Print every record below exactly, minus the pictures.

——

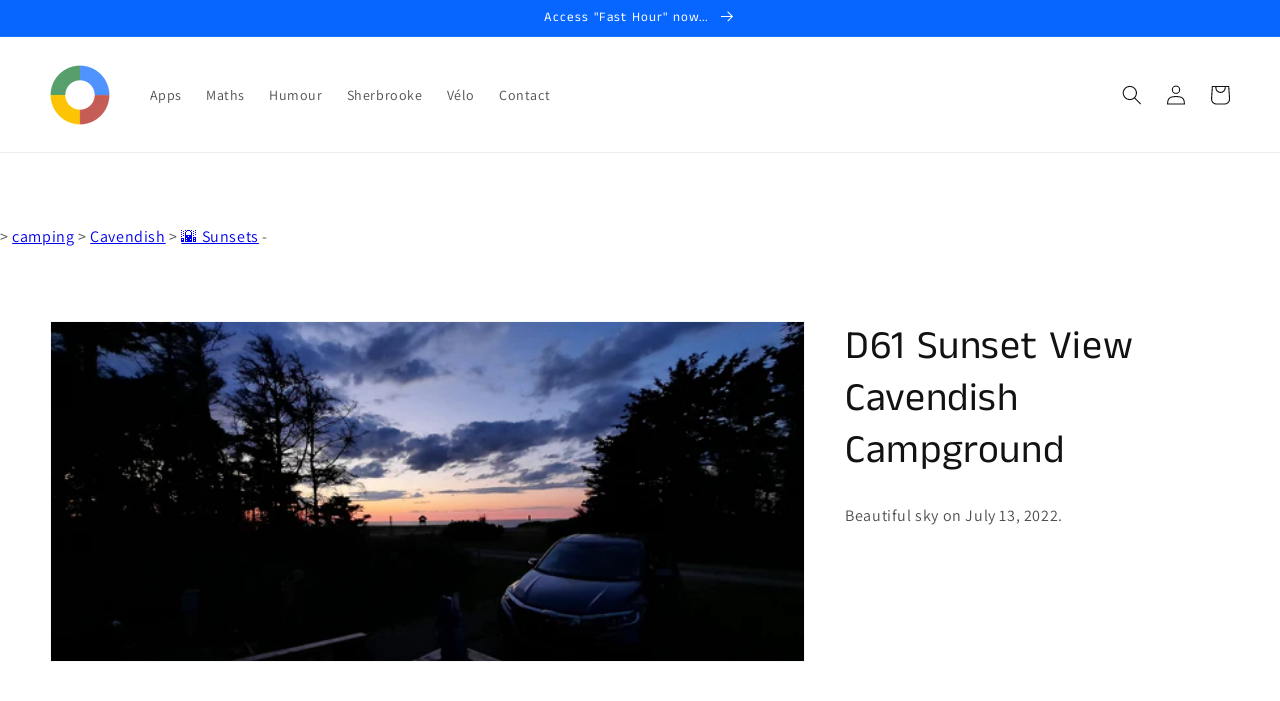

--- FILE ---
content_type: text/html; charset=utf-8
request_url: https://www.google.com/recaptcha/api2/aframe
body_size: 264
content:
<!DOCTYPE HTML><html><head><meta http-equiv="content-type" content="text/html; charset=UTF-8"></head><body><script nonce="T8o2J_eHAKur2FooOgtxUg">/** Anti-fraud and anti-abuse applications only. See google.com/recaptcha */ try{var clients={'sodar':'https://pagead2.googlesyndication.com/pagead/sodar?'};window.addEventListener("message",function(a){try{if(a.source===window.parent){var b=JSON.parse(a.data);var c=clients[b['id']];if(c){var d=document.createElement('img');d.src=c+b['params']+'&rc='+(localStorage.getItem("rc::a")?sessionStorage.getItem("rc::b"):"");window.document.body.appendChild(d);sessionStorage.setItem("rc::e",parseInt(sessionStorage.getItem("rc::e")||0)+1);localStorage.setItem("rc::h",'1769092301038');}}}catch(b){}});window.parent.postMessage("_grecaptcha_ready", "*");}catch(b){}</script></body></html>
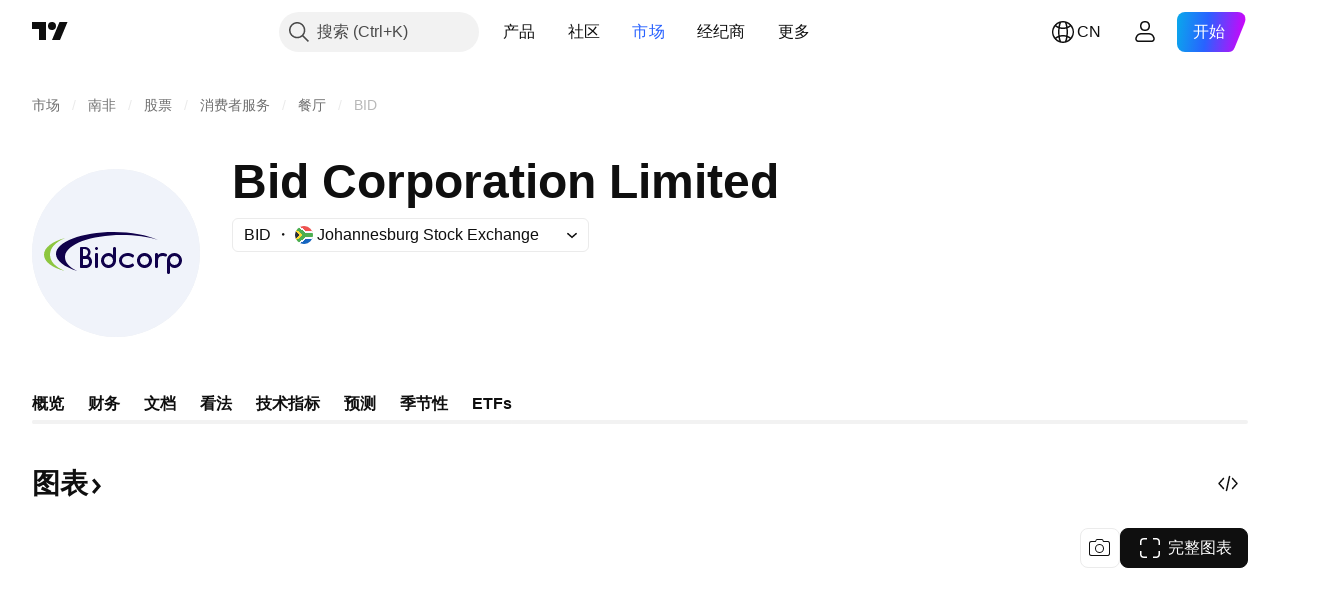

--- FILE ---
content_type: image/svg+xml
request_url: https://s3-symbol-logo.tradingview.com/bid-ltd--big.svg
body_size: 1638
content:
<!-- by TradingView --><svg width="56" height="56" viewBox="0 0 56 56" fill="none" xmlns="http://www.w3.org/2000/svg">
<rect width="56" height="56" fill="#F0F3FA"/>
<path d="M19.4161 29.4074C19.2444 29.2371 19.0525 29.0957 18.8462 28.9874C19.1982 28.8216 19.5 28.5 19.5 27.7525C19.5 26.6504 18.615 26.0001 17.666 26.0001H16.3309C16.1389 25.9956 15.9981 26.173 16 26.3546V32.6456C15.9981 32.8272 16.1389 33.0045 16.3309 32.9999H17.9999C19.1404 32.9999 20 32.0081 20 30.898C20 30.3204 19.804 29.8191 19.4161 29.4074ZM17 29V26.7047H17.6661C18.2287 26.6915 18.6746 27.2107 18.6746 27.7525C18.6746 28.2935 18.2295 29.0184 17.6661 29.0001L17 29ZM18.0001 32.0027H17V30H18C18.6762 30 19 30.1505 19 30.9692C19 31.6637 18.6007 32.0027 18.0001 32.0027Z" fill="#10014B"/>
<path d="M21.5 26.9999C21.7622 27.0065 21.9997 26.7853 22 26.5017C22.0003 26.2187 21.7619 26.0003 21.5017 26C21.2408 25.9997 20.9997 26.2163 21 26.5016C21.0003 26.7844 21.2396 27.0046 21.5 26.9999Z" fill="#10014B"/>
<path d="M21.4969 28.0001C21.3682 27.998 21.2434 28.0342 21.1484 28.1013C21.1011 28.1333 21.0634 28.1728 21.0377 28.217C21.0121 28.2613 20.9992 28.3094 21 28.3579V32.6421C20.9993 32.6906 21.0121 32.7387 21.0378 32.7829C21.0634 32.8272 21.1011 32.8667 21.1484 32.8987C21.2434 32.9658 21.3682 33.002 21.4969 32.9999C21.6259 33.0017 21.751 32.9658 21.8472 32.8995C21.8954 32.8678 21.934 32.8283 21.9604 32.7838C21.9868 32.7394 22.0003 32.691 22 32.6421V28.3579C22.0003 28.309 21.9868 28.2606 21.9603 28.2161C21.9339 28.1716 21.8952 28.1321 21.847 28.1003C21.7508 28.0341 21.6258 27.9984 21.4969 28.0002" fill="#10014B"/>
<path d="M33.5725 31.488C33.4842 31.4858 33.3976 31.5104 33.3257 31.5581C32.9274 31.8364 32.4373 32.0008 31.939 32C31 32 30 31.6032 30 30.4999C30 29.3967 31 29 31.939 29C32.4404 28.9925 32.929 29.1475 33.321 29.4384C33.3954 29.4966 33.4903 29.5274 33.5875 29.525C33.7885 29.5287 34.0029 29.0981 34 28.8824C33.9995 28.7742 33.9378 28.6727 33.8513 28.6002C33.311 28.2054 32.6261 27.9977 31.9391 28C30.5283 28 29 28.9599 29 30.5C29 32.0403 30.5283 33 31.9391 33C32.6283 33.0027 33.3138 32.7906 33.8565 32.3955C33.9361 32.3312 33.9837 32.2354 33.9848 32.1374C33.9874 31.9206 33.7769 31.4844 33.5725 31.488Z" fill="#10014B"/>
<path d="M44.6565 28.2468C44.3706 28.1312 44.0767 28.0001 43.6154 28.0001C42.9293 28.0001 42.603 28.151 42 28.6582V28.3578C42.0025 28.1538 41.6985 28 41.5 28C41.3015 28 40.9976 28.1538 41 28.3578V32.6424C40.9977 32.8465 41.3014 33 41.5 33C41.6986 33 42.0023 32.8465 42 32.6424V30.5C42 29.4619 42.5662 29 43.5595 29C44.0276 29 44.2455 29.177 44.5508 29.1721C44.7509 29.1764 45 28.9492 45 28.7227C45 28.4258 44.81 28.3018 44.6565 28.2468Z" fill="#10014B"/>
<path fill-rule="evenodd" clip-rule="evenodd" d="M11 29.3412C11 25.2998 19.3036 22.0236 29.9054 22.0236C34.4901 22.0236 38.6988 22.6366 42 23.6587C38.4791 22.0349 33.1549 21 27.1963 21C16.5946 21 8 24.2764 8 28.3176C8 30.6114 10.7694 32.6585 15.1019 34C12.3582 32.7345 11 31.1112 11 29.3412Z" fill="#10014B"/>
<path d="M11 23C6.80535 24.1301 4 26.1851 4 28.5334C4 30.9189 6.63576 32.8822 10.9419 34C7.58038 32.5875 6 30.7193 6 28.5168C6 26.3585 7.75681 24.4066 11 23Z" fill="#8DC63F"/>
<path fill-rule="evenodd" clip-rule="evenodd" d="M27 26.3546C26.999 26.163 27.3051 25.9962 27.5 26.0001C27.6944 25.9957 28.0023 26.1641 28 26.3544V30.523C28 31.8881 26.8582 33 25.4999 33C24.1417 33 23 31.888 23 30.523C23 29.1581 24.1419 28 25.4999 28C26.1443 28 26.6862 28.2733 27 28.7971V26.3546ZM25.5 32C26.3284 32 27 31.3284 27 30.5C27 29.6716 26.3284 29 25.5 29C24.6716 29 24 29.6716 24 30.5C24 31.3284 24.6716 32 25.5 32Z" fill="#10014B"/>
<path fill-rule="evenodd" clip-rule="evenodd" d="M46 34.6454C46.001 34.837 45.6949 35.0038 45.5 34.9999C45.3056 35.0043 44.9977 34.8359 45 34.6456V30.477C45 29.1119 46.1418 28 47.5001 28C48.8583 28 50 29.112 50 30.477C50 31.8419 48.8581 33 47.5001 33C46.8557 33 46.3138 32.7267 46 32.2029V34.6454ZM47.5 29C46.6716 29 46 29.6716 46 30.5C46 31.3284 46.6716 32 47.5 32C48.3284 32 49 31.3284 49 30.5C49 29.6716 48.3284 29 47.5 29Z" fill="#10014B"/>
<path fill-rule="evenodd" clip-rule="evenodd" d="M37.5001 28C38.1857 28 38.7796 28.2453 39.265 28.7292C39.7527 29.2155 40 29.8108 40 30.4999C40 31.189 39.7527 31.7848 39.265 32.2708C38.7796 32.7546 38.186 33 37.5001 33C36.8141 33 36.2202 32.7547 35.735 32.2708C35.2473 31.7848 35 31.1888 35 30.4999C35 29.811 35.2473 29.2154 35.735 28.7292C36.2202 28.2454 36.8145 28 37.5001 28ZM37.5 32C38.3284 32 39 31.3284 39 30.5C39 29.6716 38.3284 29 37.5 29C36.6716 29 36 29.6716 36 30.5C36 31.3284 36.6716 32 37.5 32Z" fill="#10014B"/>
</svg>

——

_WRITTEN ANSWER_
--- FILE ---
content_type: text/html; charset=utf-8
request_url: https://www.google.com/recaptcha/api2/aframe
body_size: 264
content:
<!DOCTYPE HTML><html><head><meta http-equiv="content-type" content="text/html; charset=UTF-8"></head><body><script nonce="T8o2J_eHAKur2FooOgtxUg">/** Anti-fraud and anti-abuse applications only. See google.com/recaptcha */ try{var clients={'sodar':'https://pagead2.googlesyndication.com/pagead/sodar?'};window.addEventListener("message",function(a){try{if(a.source===window.parent){var b=JSON.parse(a.data);var c=clients[b['id']];if(c){var d=document.createElement('img');d.src=c+b['params']+'&rc='+(localStorage.getItem("rc::a")?sessionStorage.getItem("rc::b"):"");window.document.body.appendChild(d);sessionStorage.setItem("rc::e",parseInt(sessionStorage.getItem("rc::e")||0)+1);localStorage.setItem("rc::h",'1769092301038');}}}catch(b){}});window.parent.postMessage("_grecaptcha_ready", "*");}catch(b){}</script></body></html>

--- FILE ---
content_type: image/svg+xml
request_url: https://s3-symbol-logo.tradingview.com/bid-ltd--big.svg
body_size: 1638
content:
<!-- by TradingView --><svg width="56" height="56" viewBox="0 0 56 56" fill="none" xmlns="http://www.w3.org/2000/svg">
<rect width="56" height="56" fill="#F0F3FA"/>
<path d="M19.4161 29.4074C19.2444 29.2371 19.0525 29.0957 18.8462 28.9874C19.1982 28.8216 19.5 28.5 19.5 27.7525C19.5 26.6504 18.615 26.0001 17.666 26.0001H16.3309C16.1389 25.9956 15.9981 26.173 16 26.3546V32.6456C15.9981 32.8272 16.1389 33.0045 16.3309 32.9999H17.9999C19.1404 32.9999 20 32.0081 20 30.898C20 30.3204 19.804 29.8191 19.4161 29.4074ZM17 29V26.7047H17.6661C18.2287 26.6915 18.6746 27.2107 18.6746 27.7525C18.6746 28.2935 18.2295 29.0184 17.6661 29.0001L17 29ZM18.0001 32.0027H17V30H18C18.6762 30 19 30.1505 19 30.9692C19 31.6637 18.6007 32.0027 18.0001 32.0027Z" fill="#10014B"/>
<path d="M21.5 26.9999C21.7622 27.0065 21.9997 26.7853 22 26.5017C22.0003 26.2187 21.7619 26.0003 21.5017 26C21.2408 25.9997 20.9997 26.2163 21 26.5016C21.0003 26.7844 21.2396 27.0046 21.5 26.9999Z" fill="#10014B"/>
<path d="M21.4969 28.0001C21.3682 27.998 21.2434 28.0342 21.1484 28.1013C21.1011 28.1333 21.0634 28.1728 21.0377 28.217C21.0121 28.2613 20.9992 28.3094 21 28.3579V32.6421C20.9993 32.6906 21.0121 32.7387 21.0378 32.7829C21.0634 32.8272 21.1011 32.8667 21.1484 32.8987C21.2434 32.9658 21.3682 33.002 21.4969 32.9999C21.6259 33.0017 21.751 32.9658 21.8472 32.8995C21.8954 32.8678 21.934 32.8283 21.9604 32.7838C21.9868 32.7394 22.0003 32.691 22 32.6421V28.3579C22.0003 28.309 21.9868 28.2606 21.9603 28.2161C21.9339 28.1716 21.8952 28.1321 21.847 28.1003C21.7508 28.0341 21.6258 27.9984 21.4969 28.0002" fill="#10014B"/>
<path d="M33.5725 31.488C33.4842 31.4858 33.3976 31.5104 33.3257 31.5581C32.9274 31.8364 32.4373 32.0008 31.939 32C31 32 30 31.6032 30 30.4999C30 29.3967 31 29 31.939 29C32.4404 28.9925 32.929 29.1475 33.321 29.4384C33.3954 29.4966 33.4903 29.5274 33.5875 29.525C33.7885 29.5287 34.0029 29.0981 34 28.8824C33.9995 28.7742 33.9378 28.6727 33.8513 28.6002C33.311 28.2054 32.6261 27.9977 31.9391 28C30.5283 28 29 28.9599 29 30.5C29 32.0403 30.5283 33 31.9391 33C32.6283 33.0027 33.3138 32.7906 33.8565 32.3955C33.9361 32.3312 33.9837 32.2354 33.9848 32.1374C33.9874 31.9206 33.7769 31.4844 33.5725 31.488Z" fill="#10014B"/>
<path d="M44.6565 28.2468C44.3706 28.1312 44.0767 28.0001 43.6154 28.0001C42.9293 28.0001 42.603 28.151 42 28.6582V28.3578C42.0025 28.1538 41.6985 28 41.5 28C41.3015 28 40.9976 28.1538 41 28.3578V32.6424C40.9977 32.8465 41.3014 33 41.5 33C41.6986 33 42.0023 32.8465 42 32.6424V30.5C42 29.4619 42.5662 29 43.5595 29C44.0276 29 44.2455 29.177 44.5508 29.1721C44.7509 29.1764 45 28.9492 45 28.7227C45 28.4258 44.81 28.3018 44.6565 28.2468Z" fill="#10014B"/>
<path fill-rule="evenodd" clip-rule="evenodd" d="M11 29.3412C11 25.2998 19.3036 22.0236 29.9054 22.0236C34.4901 22.0236 38.6988 22.6366 42 23.6587C38.4791 22.0349 33.1549 21 27.1963 21C16.5946 21 8 24.2764 8 28.3176C8 30.6114 10.7694 32.6585 15.1019 34C12.3582 32.7345 11 31.1112 11 29.3412Z" fill="#10014B"/>
<path d="M11 23C6.80535 24.1301 4 26.1851 4 28.5334C4 30.9189 6.63576 32.8822 10.9419 34C7.58038 32.5875 6 30.7193 6 28.5168C6 26.3585 7.75681 24.4066 11 23Z" fill="#8DC63F"/>
<path fill-rule="evenodd" clip-rule="evenodd" d="M27 26.3546C26.999 26.163 27.3051 25.9962 27.5 26.0001C27.6944 25.9957 28.0023 26.1641 28 26.3544V30.523C28 31.8881 26.8582 33 25.4999 33C24.1417 33 23 31.888 23 30.523C23 29.1581 24.1419 28 25.4999 28C26.1443 28 26.6862 28.2733 27 28.7971V26.3546ZM25.5 32C26.3284 32 27 31.3284 27 30.5C27 29.6716 26.3284 29 25.5 29C24.6716 29 24 29.6716 24 30.5C24 31.3284 24.6716 32 25.5 32Z" fill="#10014B"/>
<path fill-rule="evenodd" clip-rule="evenodd" d="M46 34.6454C46.001 34.837 45.6949 35.0038 45.5 34.9999C45.3056 35.0043 44.9977 34.8359 45 34.6456V30.477C45 29.1119 46.1418 28 47.5001 28C48.8583 28 50 29.112 50 30.477C50 31.8419 48.8581 33 47.5001 33C46.8557 33 46.3138 32.7267 46 32.2029V34.6454ZM47.5 29C46.6716 29 46 29.6716 46 30.5C46 31.3284 46.6716 32 47.5 32C48.3284 32 49 31.3284 49 30.5C49 29.6716 48.3284 29 47.5 29Z" fill="#10014B"/>
<path fill-rule="evenodd" clip-rule="evenodd" d="M37.5001 28C38.1857 28 38.7796 28.2453 39.265 28.7292C39.7527 29.2155 40 29.8108 40 30.4999C40 31.189 39.7527 31.7848 39.265 32.2708C38.7796 32.7546 38.186 33 37.5001 33C36.8141 33 36.2202 32.7547 35.735 32.2708C35.2473 31.7848 35 31.1888 35 30.4999C35 29.811 35.2473 29.2154 35.735 28.7292C36.2202 28.2454 36.8145 28 37.5001 28ZM37.5 32C38.3284 32 39 31.3284 39 30.5C39 29.6716 38.3284 29 37.5 29C36.6716 29 36 29.6716 36 30.5C36 31.3284 36.6716 32 37.5 32Z" fill="#10014B"/>
</svg>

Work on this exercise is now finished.